The two lounge chairs in the middle of the room are matching all of the books, bound in the same maroon leather. They look pretty comfortable and sophisticated. The table between is glass, with two coasters on either side in front of the seats and an ashtray in the middle.

The bar is beautiful. Hundreds of bottles line the back wall with mirrors behind them. The seats are padded and high, again matching the dark grey and maroon color theme. Behind the bar also appears to be a humidor, with several boxes inside most likely containing cigars.

The wall dividing these sets of decoration was also large in size. Two tall windows with dark red drapes lay in the middle of the wall, which had some grey victorian-style wallpaper on it. The pattern repeated endlessly, swirling and moving into every direction, each section of the pattern joining back with duplicates of itself over and over again.

When I’m first able to see anything, I feel something is off. It immediately looks like somewhere I’d like to be, cozy and fancy. But something is wrong here. I can’t put my finger on it, but it feels eerie. Something is definitely weird.

While I’m in the middle of trying to figure this out, I hear a knocking behind me. I hadn’t turned to explore the rest of the room, but a door is there on the wall I hadn’t seen. It was the same as the other, but no windows and drapes, just a dark red door. I stand in confusion, but the knocking returns once more. I suddenly feel like I’m in The Raven, and that might be why I feel off. But I open the door, and to my surprise (which is counterintuitive, thanks Poe), I find someone at the door.

It is a fairly tall caucasian man wearing a matching dark grey suit and maroon tie. He looks very professional, and this room is most definitely his. He stands there with his hands behind him and his shoulders back, chest as high as one could possibly get it.

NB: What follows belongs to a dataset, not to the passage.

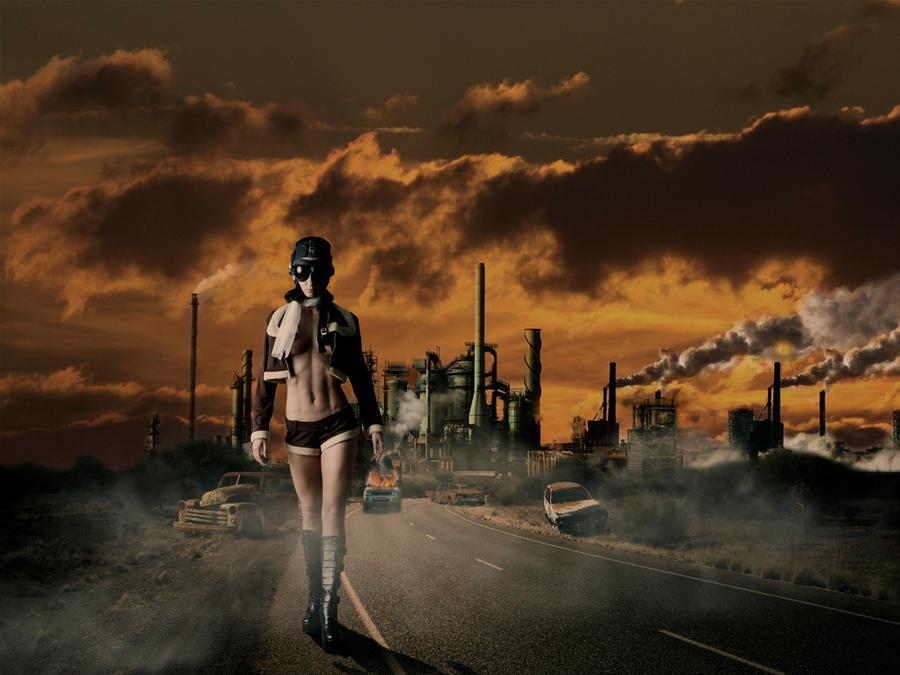 apocalyptic road warrior - photo #1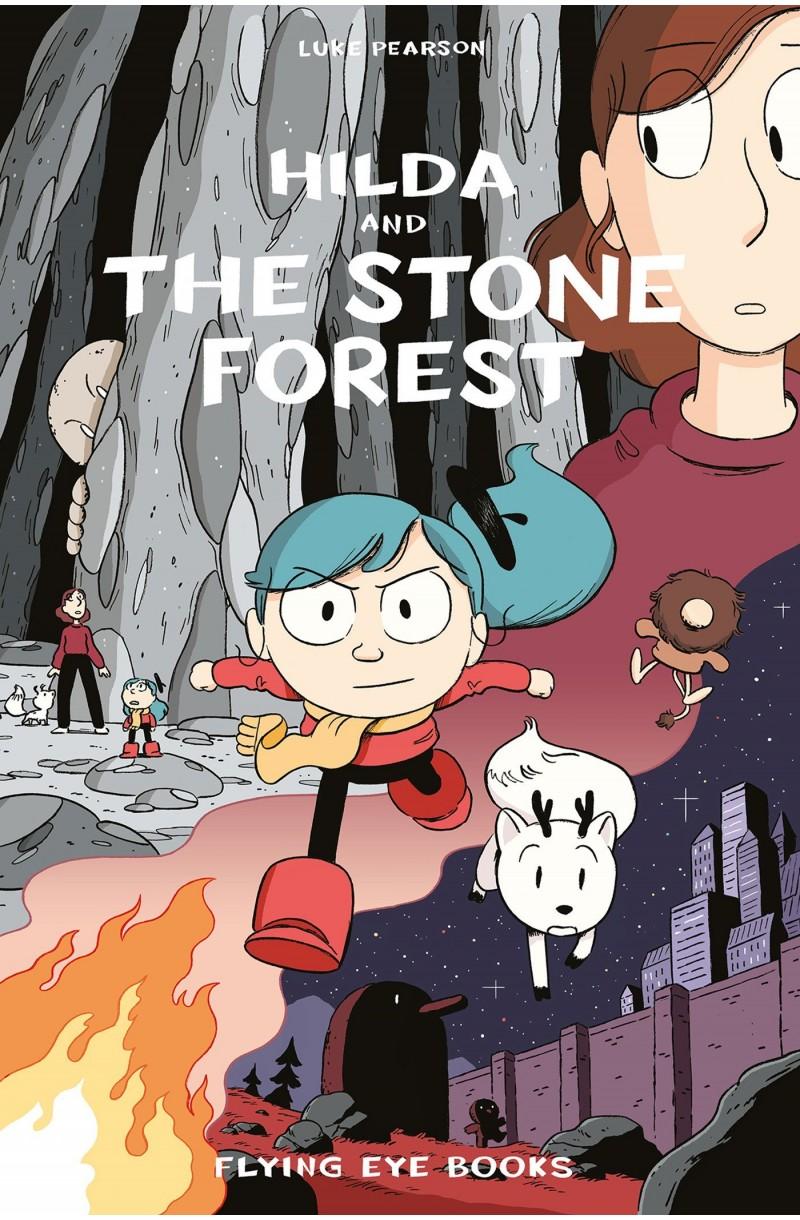 Hilda and the Stone Forest: 5 (Hildafolk)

Behind him is nothing.

The endless void of black I saw before coming into the room is the only thing that exists beyond the doorway. The man is standing in empty space like I was, and from the outside it looks funny because his feet are in the perfect position to prove he’s standing on some solid surface, but he clearly isn’t.

“May I join you?” he says very formally.

“Uh, sure,” I reply, not seeming like it’s my place to invite guests inside. Like I said, it’s obviously his room, so I’m not so sure why he’s asking to come in himself.

He walks in and meanders over to the bar, grabs a bottle of deep red wine and a glass hanging from the ceiling, and begins to pour himself a glass. “Like pinot noir?” he says to me.

“I do,” I reply, trying to exchange the same pleasantries with which he addressed me. “But I prefer scotch if you have any.”

“What’ll it be?” He seems to only speak in questions.

“You got Lagavulin?” I say. At most bars they laugh at you for questions like this, but this place seemed like the best chance of having the answer to that question be ‘yes.’

He reaches back, finds the sixteen year everyone loves so much, and begins to pour it into a little glencairn glass. He knows my style, and for the moment I’m here for it.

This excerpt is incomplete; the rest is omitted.